> **Page extract**:
Thursday, March 28, 2024

As online banking booms, firms urged to heed lessons of Bangladesh Bank heist

With the Covid-19 pandemic pushing online banking and cashless transactions to unprecedented popularity, a security firm is asking the public to remember the lessons of the infamous Bangladesh Bank cyberheist.

In that improbable online robbery, a total of $81 million was siphoned off from the central bank of Bangladesh from its account at the Federal Reserve Bank in New York and then illegally transferred to banks in the Philippines and Sri Lanka. The money sent to the Sri Lankan banks was recovered but those wired to the Philippines were not.

Cybersecurity firm Kaspersky said that cyberheist in 2016 should prompt business organizations to put up another layer of security to prevent the incident of that scale from happening again.

Kaspersky noted that in the cyberheist, a sophisticated cybercrime gang called Lazarus was able to compromise the bank’s network seven months prior to the day the bank’s own security team requested an incident response.

The Lazarus group was able to cast a wide net of attacks, culminating to the 2016 incident. Before the attack, the group already had exploits undertaken in several financial institutions, investment companies, and even crypto-based businesses across Indonesia, Malaysia, Thailand, Vietnam, and many others.

“More than four years after the world has witnessed one of the most successful cyber heist to date, it is essential for banks and related institutions in Southeast Asia to understand how they can leverage on threat intelligence to foil any sophisticated attempts against their systems,” said Yeo Siang Tiong, general manager for Southeast Asia at Kaspersky.

Kaspersky said deploying a “threat intelligence” solution in the organization’s security information system can prevent any illegal activity from taking place. At the same time, the cybersecurity staff said employees must be subjected to regular security training sessions since “spear phishing” attacks remain prevalent and effective up to this day.

“The past offers us warnings which we must heed to be able to build a safer today. This applies to the financial sector and all other organizations especially when it comes to cybersecurity,” Tiong said.

The executive said Kaspersky’s cybersecurity researchers have been monitoring the various hacker groups for many years now. It then feeds this information to its software to allow its clients to raise their organization’s security level a step further.

“Through this intelligence, our solutions can detect the possible malware they may use suppose they try to get into a banking system. We can block them, analyze the malicious file, and alert the organization’s IT team on which tactics and techniques to look out for based on the group’s previous attack behavior, saving possible multi-million losses financially and professionally,” he said.

> **Check your understanding**:
(1) Rewrite the stretch from "Kaspersky noted that" through "an incident response." in the article about the Bangladesh Bank heist, replacing "seven months" with "eight months".
(2) According to the article about the Bangladesh Bank heist, what total amount was siphoned off from the central bank of Bangladesh?
Rely only on the article about the Bangladesh Bank heist.

(Dataset entries)

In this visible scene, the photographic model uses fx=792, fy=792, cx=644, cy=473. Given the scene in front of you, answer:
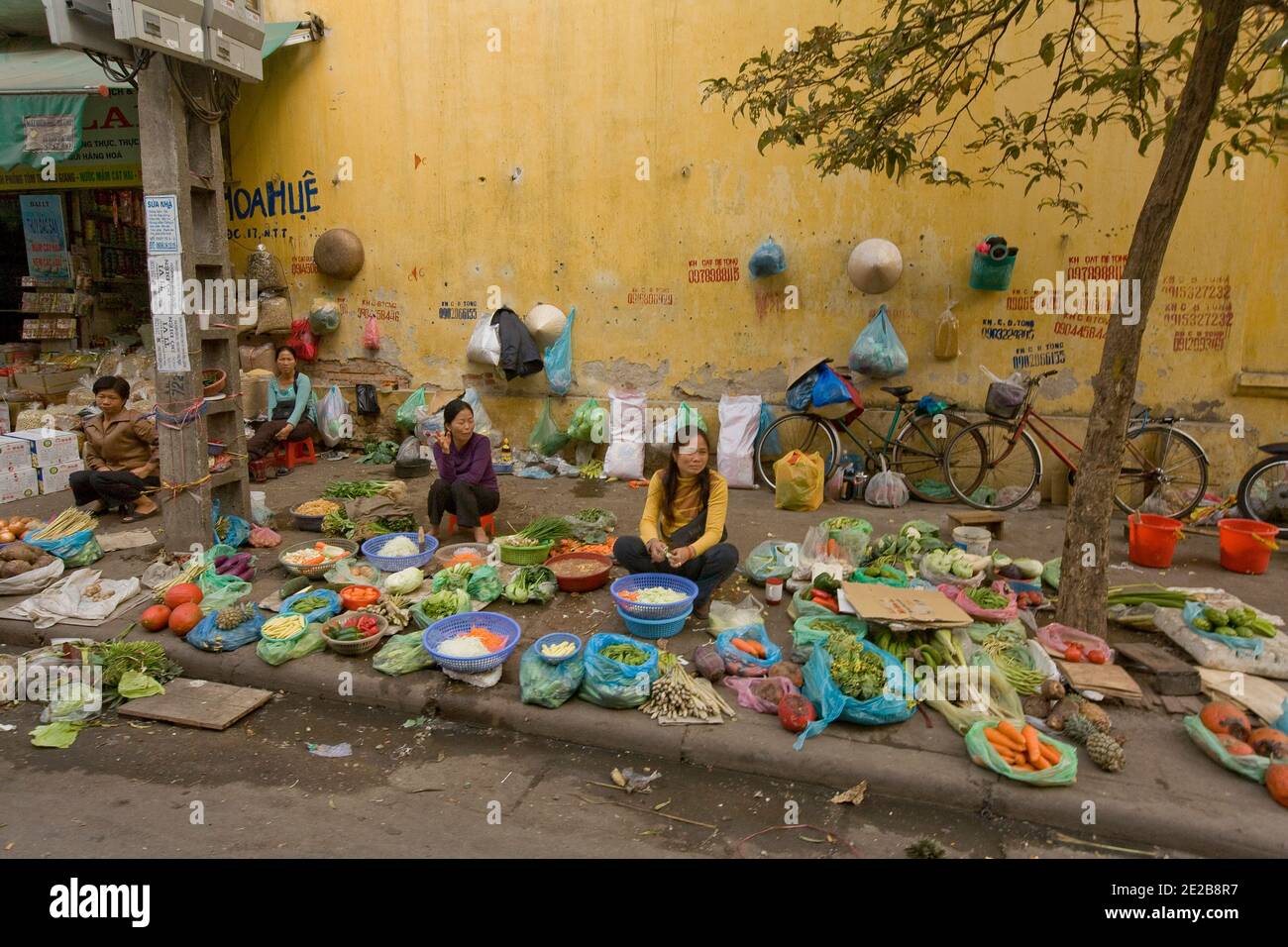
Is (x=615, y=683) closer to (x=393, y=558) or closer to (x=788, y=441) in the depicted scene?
(x=393, y=558)

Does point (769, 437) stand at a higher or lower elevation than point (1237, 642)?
higher

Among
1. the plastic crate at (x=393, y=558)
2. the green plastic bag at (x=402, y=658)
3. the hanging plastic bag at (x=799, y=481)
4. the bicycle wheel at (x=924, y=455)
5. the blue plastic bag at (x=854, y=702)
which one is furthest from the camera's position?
the bicycle wheel at (x=924, y=455)

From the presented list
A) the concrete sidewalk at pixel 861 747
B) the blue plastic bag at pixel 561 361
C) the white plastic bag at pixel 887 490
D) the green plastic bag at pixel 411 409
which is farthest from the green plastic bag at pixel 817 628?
the green plastic bag at pixel 411 409

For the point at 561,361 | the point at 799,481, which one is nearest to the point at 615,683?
the point at 799,481

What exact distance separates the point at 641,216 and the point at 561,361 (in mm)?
1881

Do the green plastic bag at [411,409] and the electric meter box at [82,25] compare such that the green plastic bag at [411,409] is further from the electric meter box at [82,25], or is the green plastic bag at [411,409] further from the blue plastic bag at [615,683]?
the blue plastic bag at [615,683]

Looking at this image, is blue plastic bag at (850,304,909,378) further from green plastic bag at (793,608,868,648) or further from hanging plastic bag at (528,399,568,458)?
green plastic bag at (793,608,868,648)

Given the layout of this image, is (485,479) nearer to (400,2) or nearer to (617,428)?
(617,428)

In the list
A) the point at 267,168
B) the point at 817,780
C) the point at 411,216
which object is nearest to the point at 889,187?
the point at 411,216

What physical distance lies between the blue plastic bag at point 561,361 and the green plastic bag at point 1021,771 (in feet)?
21.3

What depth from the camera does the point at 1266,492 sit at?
694cm

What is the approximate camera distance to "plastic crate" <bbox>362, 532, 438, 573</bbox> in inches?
234

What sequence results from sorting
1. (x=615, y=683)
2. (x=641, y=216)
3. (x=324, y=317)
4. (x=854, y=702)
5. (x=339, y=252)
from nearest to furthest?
(x=854, y=702)
(x=615, y=683)
(x=641, y=216)
(x=339, y=252)
(x=324, y=317)

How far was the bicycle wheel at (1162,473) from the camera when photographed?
7246mm
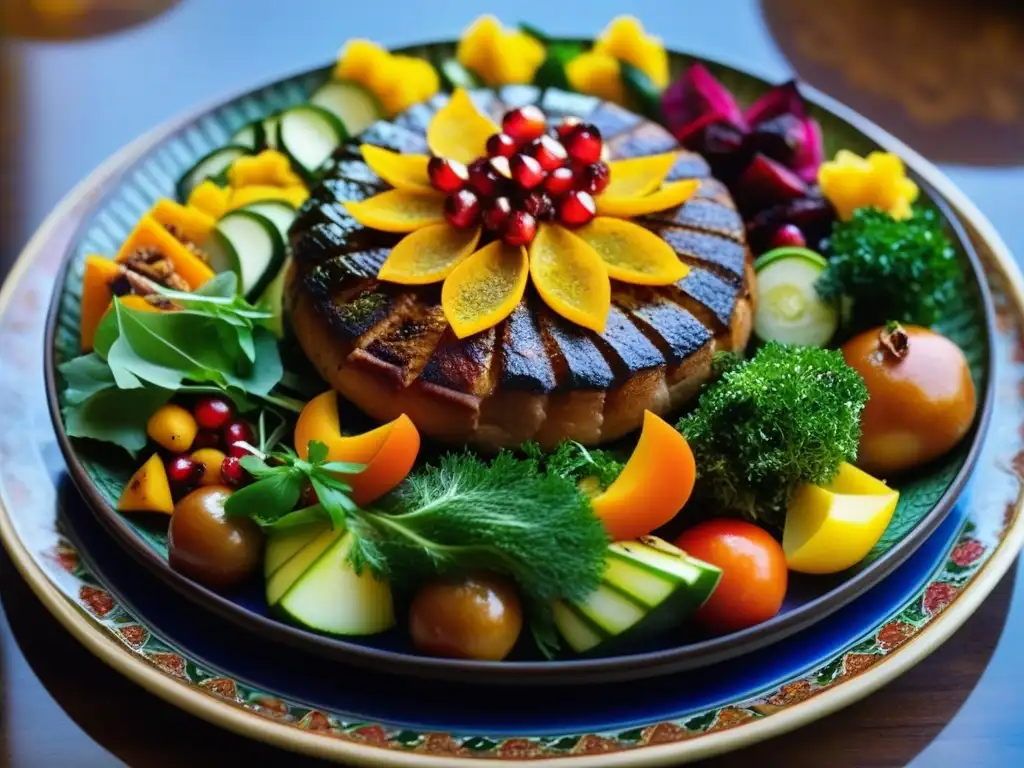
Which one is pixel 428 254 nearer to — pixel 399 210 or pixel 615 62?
pixel 399 210

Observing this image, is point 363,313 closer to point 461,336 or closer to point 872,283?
point 461,336

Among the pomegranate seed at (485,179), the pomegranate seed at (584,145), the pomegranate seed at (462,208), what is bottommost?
the pomegranate seed at (462,208)

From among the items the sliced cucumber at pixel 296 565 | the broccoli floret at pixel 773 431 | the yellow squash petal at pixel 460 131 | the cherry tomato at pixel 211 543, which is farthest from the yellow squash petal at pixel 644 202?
the cherry tomato at pixel 211 543

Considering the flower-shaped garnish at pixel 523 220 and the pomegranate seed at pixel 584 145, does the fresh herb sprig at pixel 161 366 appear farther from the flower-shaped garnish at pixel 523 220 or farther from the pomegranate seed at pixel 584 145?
the pomegranate seed at pixel 584 145

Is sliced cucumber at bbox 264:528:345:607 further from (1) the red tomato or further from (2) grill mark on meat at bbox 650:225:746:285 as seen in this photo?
(2) grill mark on meat at bbox 650:225:746:285

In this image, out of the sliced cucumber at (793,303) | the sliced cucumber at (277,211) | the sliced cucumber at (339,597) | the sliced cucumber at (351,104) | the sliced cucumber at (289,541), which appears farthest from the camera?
the sliced cucumber at (351,104)

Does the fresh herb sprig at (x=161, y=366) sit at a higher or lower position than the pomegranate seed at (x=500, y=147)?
lower
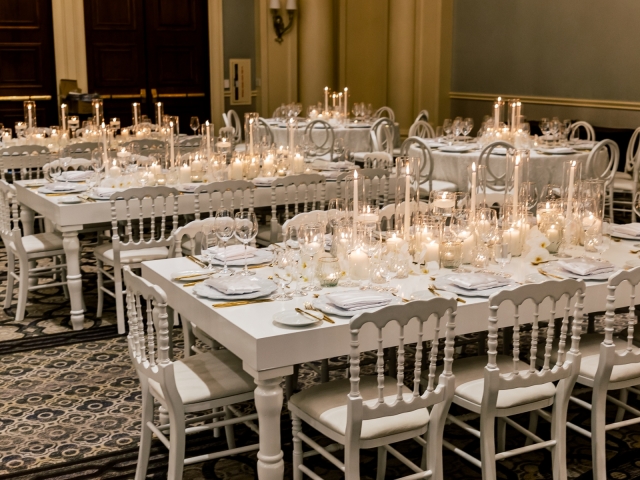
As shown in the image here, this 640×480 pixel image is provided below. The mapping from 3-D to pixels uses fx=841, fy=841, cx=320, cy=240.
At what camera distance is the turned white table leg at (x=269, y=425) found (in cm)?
283

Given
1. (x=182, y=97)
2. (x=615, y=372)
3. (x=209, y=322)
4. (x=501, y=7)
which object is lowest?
(x=615, y=372)

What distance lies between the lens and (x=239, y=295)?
3.17 m

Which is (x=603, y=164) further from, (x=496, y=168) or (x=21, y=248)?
(x=21, y=248)

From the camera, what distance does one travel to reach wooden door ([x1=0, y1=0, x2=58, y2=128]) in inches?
428

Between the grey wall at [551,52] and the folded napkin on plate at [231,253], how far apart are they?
6984 mm

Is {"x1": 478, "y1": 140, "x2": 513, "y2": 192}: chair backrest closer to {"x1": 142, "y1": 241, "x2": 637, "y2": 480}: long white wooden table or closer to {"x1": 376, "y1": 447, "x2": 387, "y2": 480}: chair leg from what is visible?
{"x1": 142, "y1": 241, "x2": 637, "y2": 480}: long white wooden table

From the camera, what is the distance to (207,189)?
5.11 meters

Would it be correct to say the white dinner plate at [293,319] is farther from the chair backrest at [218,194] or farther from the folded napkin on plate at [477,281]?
the chair backrest at [218,194]

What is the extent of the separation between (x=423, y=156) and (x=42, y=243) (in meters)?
3.35

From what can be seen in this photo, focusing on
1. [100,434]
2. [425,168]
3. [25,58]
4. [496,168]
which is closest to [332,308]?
[100,434]

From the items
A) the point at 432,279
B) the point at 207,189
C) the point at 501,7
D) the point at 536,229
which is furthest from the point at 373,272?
the point at 501,7

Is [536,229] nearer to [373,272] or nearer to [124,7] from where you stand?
[373,272]

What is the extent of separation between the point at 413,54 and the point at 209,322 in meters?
9.67

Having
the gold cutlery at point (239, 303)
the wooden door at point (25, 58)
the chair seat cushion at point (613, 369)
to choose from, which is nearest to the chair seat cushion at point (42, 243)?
the gold cutlery at point (239, 303)
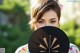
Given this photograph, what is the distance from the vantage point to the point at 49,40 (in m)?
0.80

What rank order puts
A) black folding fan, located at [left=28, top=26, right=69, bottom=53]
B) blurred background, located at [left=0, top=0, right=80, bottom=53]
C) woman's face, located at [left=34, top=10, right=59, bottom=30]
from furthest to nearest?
1. blurred background, located at [left=0, top=0, right=80, bottom=53]
2. woman's face, located at [left=34, top=10, right=59, bottom=30]
3. black folding fan, located at [left=28, top=26, right=69, bottom=53]

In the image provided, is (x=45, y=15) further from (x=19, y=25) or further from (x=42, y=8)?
(x=19, y=25)

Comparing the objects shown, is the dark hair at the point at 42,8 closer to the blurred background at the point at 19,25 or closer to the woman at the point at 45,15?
the woman at the point at 45,15

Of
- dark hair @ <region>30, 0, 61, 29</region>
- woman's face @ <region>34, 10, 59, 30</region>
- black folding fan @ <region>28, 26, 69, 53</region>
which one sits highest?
dark hair @ <region>30, 0, 61, 29</region>

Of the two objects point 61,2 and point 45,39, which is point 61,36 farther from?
point 61,2

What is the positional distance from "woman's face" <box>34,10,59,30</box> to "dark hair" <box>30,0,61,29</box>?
0.01 metres

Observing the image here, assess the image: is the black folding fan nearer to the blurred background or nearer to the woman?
the woman

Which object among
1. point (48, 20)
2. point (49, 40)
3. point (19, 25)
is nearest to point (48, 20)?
point (48, 20)

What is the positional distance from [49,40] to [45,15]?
14 cm

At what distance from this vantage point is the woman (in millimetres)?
913

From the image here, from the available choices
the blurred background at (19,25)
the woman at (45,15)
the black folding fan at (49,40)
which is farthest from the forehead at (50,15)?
the blurred background at (19,25)

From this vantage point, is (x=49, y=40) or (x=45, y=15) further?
(x=45, y=15)

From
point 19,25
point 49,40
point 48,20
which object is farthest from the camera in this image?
point 19,25

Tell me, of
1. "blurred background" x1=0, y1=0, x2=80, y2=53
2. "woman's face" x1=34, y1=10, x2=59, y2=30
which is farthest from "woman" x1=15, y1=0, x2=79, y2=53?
"blurred background" x1=0, y1=0, x2=80, y2=53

> **Expected outputs**:
(1)
Kaspersky noted that in the cyberheist, a sophisticated cybercrime gang called Lazarus was able to compromise the bank’s network eight months prior to the day the bank’s own security team requested an incident response.

(2) $81 million